(Work required) Please copy out the news story on Minority Mental Health Awareness Month below, word for word, in full.

Minority Mental Health Awareness Month, importance for minorities
MACON, Georgia (41NBC/WMGT) — June is Minority Mental Health Awareness Month and with some still practicing social isolation due to COVID, the loneliness can impact communities in many ways.
Some experts say black Americans are more likely to report persistent symptoms of emotional distress than white Americans.
According to the Health and Human Services Office of Minority Health, only one in three Blacks who need mental health care receive it.
“Finding someone that you can talk to. I tell people that everybody needs a mental health professional in their life no their cousins, their aunties, but someone who is trained,” said Gloria Cisse, a licensed counselor and social worker.
Cisse says finding a therapist helps.
However, Cisse says some within the black community do not believe in mental health issues. But black people have the same number of mental illnesses as other races.
Cisse says black people also have additional stressors like racism, discrimination. They also experience symptoms associated with traumatic events like sexual assault or family violence.
“We often tell our children what happens in this house stays in this house and it’s troubling,” said Audrea Cooke, a marriage and family therapist.
With the continuous rise in COVID cases, social distancing, and self-isolation top of the list for safety measures.
Licensed therapist D. Renee Smith says you can turn this trying time into a positive one by not focusing on the negative. You can do this by changing your mindset around certain events happening in our lives.
Smith said, “If you feel like you have not accomplished something, reframing those thoughts to help you be able to strengthen your mental health.”
Cooke will host a mental retreat called Elevate to help boost mental wellness.
The all-day retreat happens on July 25 starting at 10 a.m.

(Provided records)

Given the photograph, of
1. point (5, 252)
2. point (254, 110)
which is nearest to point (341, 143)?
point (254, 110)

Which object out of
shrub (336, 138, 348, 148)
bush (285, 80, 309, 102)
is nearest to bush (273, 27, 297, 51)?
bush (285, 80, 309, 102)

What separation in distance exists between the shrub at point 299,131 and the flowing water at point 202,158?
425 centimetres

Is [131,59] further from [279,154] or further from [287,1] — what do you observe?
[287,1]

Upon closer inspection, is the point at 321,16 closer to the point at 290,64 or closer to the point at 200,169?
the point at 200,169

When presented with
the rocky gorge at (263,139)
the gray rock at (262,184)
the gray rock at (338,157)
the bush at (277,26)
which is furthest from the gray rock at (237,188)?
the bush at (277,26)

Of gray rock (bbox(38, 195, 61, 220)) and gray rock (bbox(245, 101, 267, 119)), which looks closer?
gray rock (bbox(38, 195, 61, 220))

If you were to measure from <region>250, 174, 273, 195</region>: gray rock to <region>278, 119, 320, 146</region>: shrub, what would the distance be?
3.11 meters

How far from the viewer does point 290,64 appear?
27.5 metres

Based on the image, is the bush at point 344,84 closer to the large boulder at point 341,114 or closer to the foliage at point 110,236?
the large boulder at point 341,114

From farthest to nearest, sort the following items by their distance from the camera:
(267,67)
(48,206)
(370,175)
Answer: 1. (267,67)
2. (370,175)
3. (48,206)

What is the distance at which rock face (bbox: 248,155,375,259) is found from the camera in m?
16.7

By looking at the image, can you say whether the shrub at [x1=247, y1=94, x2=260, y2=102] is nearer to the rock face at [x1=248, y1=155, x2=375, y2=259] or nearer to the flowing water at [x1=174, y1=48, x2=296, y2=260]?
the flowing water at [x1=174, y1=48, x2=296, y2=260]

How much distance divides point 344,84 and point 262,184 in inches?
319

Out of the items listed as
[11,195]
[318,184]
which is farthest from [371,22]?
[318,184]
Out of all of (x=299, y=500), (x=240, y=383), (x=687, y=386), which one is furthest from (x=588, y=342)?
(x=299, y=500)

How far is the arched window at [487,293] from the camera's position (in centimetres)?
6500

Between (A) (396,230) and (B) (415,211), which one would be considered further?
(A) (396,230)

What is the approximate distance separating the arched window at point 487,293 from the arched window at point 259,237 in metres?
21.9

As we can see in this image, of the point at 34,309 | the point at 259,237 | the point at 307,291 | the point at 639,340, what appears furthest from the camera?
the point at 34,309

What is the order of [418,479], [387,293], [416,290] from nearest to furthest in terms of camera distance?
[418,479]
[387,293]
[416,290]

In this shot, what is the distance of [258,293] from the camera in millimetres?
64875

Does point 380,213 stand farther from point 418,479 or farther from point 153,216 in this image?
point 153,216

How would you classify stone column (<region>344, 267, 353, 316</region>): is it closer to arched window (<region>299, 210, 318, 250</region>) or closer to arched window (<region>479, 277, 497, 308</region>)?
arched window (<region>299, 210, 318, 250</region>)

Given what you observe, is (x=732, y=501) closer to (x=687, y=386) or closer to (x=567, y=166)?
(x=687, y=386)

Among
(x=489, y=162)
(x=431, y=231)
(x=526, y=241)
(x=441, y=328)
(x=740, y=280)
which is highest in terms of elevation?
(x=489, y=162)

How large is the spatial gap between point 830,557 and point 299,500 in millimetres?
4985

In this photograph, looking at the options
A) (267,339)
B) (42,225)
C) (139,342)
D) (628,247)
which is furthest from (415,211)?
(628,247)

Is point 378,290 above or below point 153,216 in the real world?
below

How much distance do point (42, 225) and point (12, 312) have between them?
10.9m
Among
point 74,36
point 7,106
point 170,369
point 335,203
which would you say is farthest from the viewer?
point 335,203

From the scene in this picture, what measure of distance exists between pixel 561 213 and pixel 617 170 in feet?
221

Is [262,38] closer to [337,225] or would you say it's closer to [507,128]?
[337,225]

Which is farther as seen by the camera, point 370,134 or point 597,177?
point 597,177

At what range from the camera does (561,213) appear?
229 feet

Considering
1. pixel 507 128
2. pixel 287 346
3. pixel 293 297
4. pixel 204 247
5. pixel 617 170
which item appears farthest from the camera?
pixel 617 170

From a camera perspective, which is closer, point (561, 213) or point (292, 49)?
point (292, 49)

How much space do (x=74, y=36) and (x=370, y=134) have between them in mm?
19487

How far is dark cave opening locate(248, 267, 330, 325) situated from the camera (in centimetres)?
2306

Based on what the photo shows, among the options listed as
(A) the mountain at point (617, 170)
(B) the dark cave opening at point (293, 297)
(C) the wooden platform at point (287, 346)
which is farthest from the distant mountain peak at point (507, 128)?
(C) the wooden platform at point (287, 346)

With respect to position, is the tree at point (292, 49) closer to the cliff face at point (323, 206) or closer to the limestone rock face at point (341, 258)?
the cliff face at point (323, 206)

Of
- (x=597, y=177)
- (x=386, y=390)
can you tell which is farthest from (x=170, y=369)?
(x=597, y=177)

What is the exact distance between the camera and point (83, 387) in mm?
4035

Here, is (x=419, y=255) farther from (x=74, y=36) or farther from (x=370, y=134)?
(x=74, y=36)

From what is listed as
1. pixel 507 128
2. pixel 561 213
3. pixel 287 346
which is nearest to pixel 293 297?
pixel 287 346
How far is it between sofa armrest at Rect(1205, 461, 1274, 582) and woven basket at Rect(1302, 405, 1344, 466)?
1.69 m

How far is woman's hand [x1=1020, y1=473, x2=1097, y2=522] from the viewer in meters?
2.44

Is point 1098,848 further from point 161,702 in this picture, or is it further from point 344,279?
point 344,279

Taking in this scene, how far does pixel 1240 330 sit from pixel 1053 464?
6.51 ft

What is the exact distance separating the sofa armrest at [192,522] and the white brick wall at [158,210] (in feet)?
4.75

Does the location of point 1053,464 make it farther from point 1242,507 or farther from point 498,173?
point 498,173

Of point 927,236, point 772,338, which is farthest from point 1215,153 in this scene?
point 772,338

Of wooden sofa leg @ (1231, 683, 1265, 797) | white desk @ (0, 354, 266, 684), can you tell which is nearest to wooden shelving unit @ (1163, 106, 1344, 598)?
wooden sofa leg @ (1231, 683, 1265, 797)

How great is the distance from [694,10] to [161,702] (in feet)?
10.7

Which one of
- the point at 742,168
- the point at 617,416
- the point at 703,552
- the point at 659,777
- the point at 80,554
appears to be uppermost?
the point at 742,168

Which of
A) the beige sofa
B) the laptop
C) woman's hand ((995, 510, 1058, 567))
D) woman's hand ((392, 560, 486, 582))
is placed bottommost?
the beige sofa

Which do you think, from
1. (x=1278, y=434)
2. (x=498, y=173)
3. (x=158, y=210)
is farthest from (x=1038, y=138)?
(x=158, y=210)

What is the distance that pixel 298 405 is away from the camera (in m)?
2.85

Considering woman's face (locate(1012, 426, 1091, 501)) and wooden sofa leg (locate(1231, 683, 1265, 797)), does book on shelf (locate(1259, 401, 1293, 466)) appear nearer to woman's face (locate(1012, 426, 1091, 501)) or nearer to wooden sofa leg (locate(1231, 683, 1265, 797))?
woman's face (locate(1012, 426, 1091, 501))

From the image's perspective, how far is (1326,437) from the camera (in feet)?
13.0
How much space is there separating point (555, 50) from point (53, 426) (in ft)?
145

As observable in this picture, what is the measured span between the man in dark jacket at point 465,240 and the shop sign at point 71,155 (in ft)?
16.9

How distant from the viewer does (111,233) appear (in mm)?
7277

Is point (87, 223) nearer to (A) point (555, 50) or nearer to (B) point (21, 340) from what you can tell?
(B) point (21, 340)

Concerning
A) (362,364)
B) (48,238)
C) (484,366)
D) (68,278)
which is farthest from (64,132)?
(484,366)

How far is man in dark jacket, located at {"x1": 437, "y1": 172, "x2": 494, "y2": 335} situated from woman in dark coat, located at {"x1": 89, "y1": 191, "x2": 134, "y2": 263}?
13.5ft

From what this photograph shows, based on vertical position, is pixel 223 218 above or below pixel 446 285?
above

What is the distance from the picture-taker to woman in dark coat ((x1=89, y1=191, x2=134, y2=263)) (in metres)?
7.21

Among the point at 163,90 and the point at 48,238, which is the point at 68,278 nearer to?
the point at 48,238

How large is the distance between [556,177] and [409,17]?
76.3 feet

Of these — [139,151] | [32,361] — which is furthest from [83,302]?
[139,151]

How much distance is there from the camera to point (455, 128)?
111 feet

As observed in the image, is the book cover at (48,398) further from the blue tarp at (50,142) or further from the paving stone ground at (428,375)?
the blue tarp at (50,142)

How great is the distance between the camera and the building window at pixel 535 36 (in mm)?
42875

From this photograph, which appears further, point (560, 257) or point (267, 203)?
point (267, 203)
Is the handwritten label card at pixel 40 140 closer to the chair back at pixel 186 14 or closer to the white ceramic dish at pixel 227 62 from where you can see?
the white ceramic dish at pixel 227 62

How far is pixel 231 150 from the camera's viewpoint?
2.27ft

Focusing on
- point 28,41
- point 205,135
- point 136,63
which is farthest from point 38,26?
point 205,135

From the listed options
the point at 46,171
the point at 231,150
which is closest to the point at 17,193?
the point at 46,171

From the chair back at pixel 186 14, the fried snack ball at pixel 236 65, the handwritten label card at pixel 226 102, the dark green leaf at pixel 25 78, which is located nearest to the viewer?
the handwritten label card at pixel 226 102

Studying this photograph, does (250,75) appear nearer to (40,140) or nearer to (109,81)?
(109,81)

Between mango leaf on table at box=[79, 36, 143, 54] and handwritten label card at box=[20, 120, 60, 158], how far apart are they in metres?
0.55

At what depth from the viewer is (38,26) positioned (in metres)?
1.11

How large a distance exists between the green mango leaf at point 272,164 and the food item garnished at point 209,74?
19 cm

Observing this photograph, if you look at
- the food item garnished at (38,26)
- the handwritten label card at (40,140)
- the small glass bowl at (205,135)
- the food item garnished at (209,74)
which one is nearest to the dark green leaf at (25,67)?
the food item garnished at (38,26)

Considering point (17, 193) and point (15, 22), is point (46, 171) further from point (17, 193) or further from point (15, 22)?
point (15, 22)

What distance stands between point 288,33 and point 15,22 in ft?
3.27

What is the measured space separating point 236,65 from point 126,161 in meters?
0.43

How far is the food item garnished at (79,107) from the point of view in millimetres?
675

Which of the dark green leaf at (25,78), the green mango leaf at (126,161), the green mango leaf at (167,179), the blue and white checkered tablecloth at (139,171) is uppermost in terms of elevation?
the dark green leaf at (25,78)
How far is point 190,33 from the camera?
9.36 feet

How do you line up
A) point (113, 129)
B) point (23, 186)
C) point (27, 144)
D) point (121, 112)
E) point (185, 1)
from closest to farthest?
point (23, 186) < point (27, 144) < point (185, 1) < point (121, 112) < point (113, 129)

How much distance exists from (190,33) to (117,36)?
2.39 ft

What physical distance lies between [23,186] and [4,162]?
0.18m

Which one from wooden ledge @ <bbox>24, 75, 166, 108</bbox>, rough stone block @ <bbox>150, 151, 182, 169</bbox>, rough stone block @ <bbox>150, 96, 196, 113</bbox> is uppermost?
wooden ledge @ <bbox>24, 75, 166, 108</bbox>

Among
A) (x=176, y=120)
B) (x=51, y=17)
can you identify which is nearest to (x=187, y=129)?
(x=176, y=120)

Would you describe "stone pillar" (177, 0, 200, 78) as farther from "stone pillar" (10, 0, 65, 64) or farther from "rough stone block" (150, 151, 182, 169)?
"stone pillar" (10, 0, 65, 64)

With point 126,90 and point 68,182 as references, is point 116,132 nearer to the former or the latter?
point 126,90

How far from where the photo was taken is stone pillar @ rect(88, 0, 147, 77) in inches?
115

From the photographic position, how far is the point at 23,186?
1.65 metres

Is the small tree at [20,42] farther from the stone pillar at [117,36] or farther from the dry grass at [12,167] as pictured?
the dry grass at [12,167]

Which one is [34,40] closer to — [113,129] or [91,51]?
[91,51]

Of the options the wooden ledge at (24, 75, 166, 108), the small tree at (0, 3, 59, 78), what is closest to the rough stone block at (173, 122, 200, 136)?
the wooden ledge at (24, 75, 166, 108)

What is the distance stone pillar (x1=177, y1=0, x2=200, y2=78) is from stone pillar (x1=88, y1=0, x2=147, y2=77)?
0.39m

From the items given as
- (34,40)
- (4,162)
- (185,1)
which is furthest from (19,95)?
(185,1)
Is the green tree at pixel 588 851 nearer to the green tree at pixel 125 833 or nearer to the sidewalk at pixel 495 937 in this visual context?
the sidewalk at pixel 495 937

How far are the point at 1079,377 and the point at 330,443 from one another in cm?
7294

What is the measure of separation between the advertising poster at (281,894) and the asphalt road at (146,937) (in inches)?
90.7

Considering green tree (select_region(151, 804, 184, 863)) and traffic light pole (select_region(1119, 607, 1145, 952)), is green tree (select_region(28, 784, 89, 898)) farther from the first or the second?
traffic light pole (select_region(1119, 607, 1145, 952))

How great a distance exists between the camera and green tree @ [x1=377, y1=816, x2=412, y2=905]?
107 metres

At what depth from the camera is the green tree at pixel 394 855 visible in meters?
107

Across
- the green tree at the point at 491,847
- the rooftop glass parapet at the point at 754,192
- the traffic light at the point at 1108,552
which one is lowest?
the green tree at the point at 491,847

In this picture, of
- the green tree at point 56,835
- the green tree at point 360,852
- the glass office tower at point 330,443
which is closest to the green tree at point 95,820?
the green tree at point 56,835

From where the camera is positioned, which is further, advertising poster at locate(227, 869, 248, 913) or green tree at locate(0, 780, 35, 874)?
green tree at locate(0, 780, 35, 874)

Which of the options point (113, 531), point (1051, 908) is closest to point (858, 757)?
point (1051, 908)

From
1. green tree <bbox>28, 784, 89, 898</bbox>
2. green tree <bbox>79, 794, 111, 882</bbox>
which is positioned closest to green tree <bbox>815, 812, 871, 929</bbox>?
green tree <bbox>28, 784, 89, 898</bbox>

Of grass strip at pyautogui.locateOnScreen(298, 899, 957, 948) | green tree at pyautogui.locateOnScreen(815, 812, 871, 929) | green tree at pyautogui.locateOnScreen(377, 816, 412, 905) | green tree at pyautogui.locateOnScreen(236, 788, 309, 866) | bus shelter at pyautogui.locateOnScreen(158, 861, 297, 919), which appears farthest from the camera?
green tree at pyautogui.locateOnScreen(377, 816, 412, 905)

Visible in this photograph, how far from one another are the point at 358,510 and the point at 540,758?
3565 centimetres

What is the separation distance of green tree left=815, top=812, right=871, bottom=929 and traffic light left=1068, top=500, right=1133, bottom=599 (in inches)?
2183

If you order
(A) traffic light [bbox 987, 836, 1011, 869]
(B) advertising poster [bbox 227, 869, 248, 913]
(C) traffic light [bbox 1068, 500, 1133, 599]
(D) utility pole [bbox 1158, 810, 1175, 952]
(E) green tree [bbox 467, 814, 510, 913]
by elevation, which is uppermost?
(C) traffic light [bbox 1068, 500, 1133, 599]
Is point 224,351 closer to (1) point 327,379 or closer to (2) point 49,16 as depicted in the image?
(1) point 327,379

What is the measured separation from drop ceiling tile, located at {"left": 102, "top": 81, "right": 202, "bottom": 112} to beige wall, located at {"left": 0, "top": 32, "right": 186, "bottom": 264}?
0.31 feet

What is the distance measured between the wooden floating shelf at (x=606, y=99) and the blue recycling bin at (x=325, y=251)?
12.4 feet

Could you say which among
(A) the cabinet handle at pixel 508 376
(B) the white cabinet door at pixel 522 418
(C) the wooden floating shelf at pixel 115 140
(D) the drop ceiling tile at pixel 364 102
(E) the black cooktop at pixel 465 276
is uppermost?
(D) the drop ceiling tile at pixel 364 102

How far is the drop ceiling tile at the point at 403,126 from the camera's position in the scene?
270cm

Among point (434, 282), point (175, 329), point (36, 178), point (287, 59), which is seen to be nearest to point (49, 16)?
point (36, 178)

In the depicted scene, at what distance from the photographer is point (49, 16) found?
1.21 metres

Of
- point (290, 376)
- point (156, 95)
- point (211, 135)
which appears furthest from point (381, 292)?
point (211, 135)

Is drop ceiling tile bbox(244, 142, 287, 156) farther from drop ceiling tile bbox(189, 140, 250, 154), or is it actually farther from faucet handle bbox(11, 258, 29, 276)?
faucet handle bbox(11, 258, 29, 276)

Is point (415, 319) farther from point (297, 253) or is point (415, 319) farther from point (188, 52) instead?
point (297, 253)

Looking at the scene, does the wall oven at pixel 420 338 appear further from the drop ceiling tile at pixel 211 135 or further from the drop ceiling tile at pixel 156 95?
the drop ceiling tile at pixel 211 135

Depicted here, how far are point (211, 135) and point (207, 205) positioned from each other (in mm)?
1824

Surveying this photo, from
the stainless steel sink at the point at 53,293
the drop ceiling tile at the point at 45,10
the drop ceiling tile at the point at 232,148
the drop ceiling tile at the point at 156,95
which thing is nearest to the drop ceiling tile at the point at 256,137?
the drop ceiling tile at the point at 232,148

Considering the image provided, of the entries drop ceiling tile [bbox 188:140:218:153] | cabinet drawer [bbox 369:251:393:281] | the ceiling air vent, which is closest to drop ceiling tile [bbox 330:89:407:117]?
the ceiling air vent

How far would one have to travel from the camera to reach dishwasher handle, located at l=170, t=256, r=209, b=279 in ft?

(Solution)
Minority Mental Health Awareness Month, importance for minorities
MACON, Georgia (41NBC/WMGT) — June is Minority Mental Health Awareness Month and with some still practicing social isolation due to COVID, the loneliness can impact communities in many ways.
Some experts say black Americans are more likely to report persistent symptoms of emotional distress than white Americans.
According to the Health and Human Services Office of Minority Health, only one in three Blacks who need mental health care receive it.
“Finding someone that you can talk to. I tell people that everybody needs a mental health professional in their life no their cousins, their aunties, but someone who is trained,” said Gloria Cisse, a licensed counselor and social worker.
Cisse says finding a therapist helps.
However, Cisse says some within the black community do not believe in mental health issues. But black people have the same number of mental illnesses as other races.
Cisse says black people also have additional stressors like racism, discrimination. They also experience symptoms associated with traumatic events like sexual assault or family violence.
“We often tell our children what happens in this house stays in this house and it’s troubling,” said Audrea Cooke, a marriage and family therapist.
With the continuous rise in COVID cases, social distancing, and self-isolation top of the list for safety measures.
Licensed therapist D. Renee Smith says you can turn this trying time into a positive one by not focusing on the negative. You can do this by changing your mindset around certain events happening in our lives.
Smith said, “If you feel like you have not accomplished something, reframing those thoughts to help you be able to strengthen your mental health.”
Cooke will host a mental retreat called Elevate to help boost mental wellness.
The all-day retreat happens on July 25 starting at 10 a.m.